Misregulated inflammation as an outcome of early-life exposure to endocrine-disrupting chemicals.

This review introduces a potential unifying concept involving the risk of chronic diseases in which early-life exposure to endocrine-disrupting chemicals (EDCs) can program host responses for misregulated inflammation. Inflammation is a part of host defense against pathogenic challenges and one of the processes necessary for normal tissue homeoregulation and for reproduction (e.g., implantation, labor). Deviations from tightly regulated inflammation present a significant health risk because unresolved inflammation can compromise tissue function and increase the risk for later-life cancer in the affected target tissue.
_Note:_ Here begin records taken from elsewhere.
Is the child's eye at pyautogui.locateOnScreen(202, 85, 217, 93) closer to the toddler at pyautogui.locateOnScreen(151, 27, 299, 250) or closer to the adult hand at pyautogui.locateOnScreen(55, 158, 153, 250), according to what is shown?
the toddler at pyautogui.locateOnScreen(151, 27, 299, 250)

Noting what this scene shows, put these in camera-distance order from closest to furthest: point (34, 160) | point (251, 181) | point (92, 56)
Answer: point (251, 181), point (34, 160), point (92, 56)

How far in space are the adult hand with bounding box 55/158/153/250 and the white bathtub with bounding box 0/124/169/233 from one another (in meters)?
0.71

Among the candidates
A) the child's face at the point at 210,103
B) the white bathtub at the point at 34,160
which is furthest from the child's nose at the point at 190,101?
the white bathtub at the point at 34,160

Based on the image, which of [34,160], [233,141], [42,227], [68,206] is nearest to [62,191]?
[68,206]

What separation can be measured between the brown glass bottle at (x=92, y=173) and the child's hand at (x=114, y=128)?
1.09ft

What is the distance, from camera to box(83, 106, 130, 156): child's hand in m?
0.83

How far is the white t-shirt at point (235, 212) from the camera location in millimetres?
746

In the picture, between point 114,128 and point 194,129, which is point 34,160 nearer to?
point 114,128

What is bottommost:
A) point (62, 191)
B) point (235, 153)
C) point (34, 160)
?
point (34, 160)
The critical windows of innate immune vulnerability during prenatal and neonatal maturation are when developmental programming and the trajectory for childhood and adult inflammatory responses are largely established. Misregulated inflammation is a common thread that links most significant chronic diseases and conditions across all physiologic systems as well as the associated comorbid conditions. As a result, chronic diseases exist both as a myriad of conditions and as an integrated, dysfunctionally connected unit. Because the hormone microenvironment exerts a significant effect on resident innate immune cell function, endocrine disruption is likely to produce misregulated inflammation in tissues. Among the factors determining specific health risks and disease outcomes across a lifetime are the age of exposure, sex, genetic background, and transgenerational epigenetic experiences. Additional research into early-life EDC exposure and misregulation of inflammation appears to be a useful avenue for reducing environmental health risks.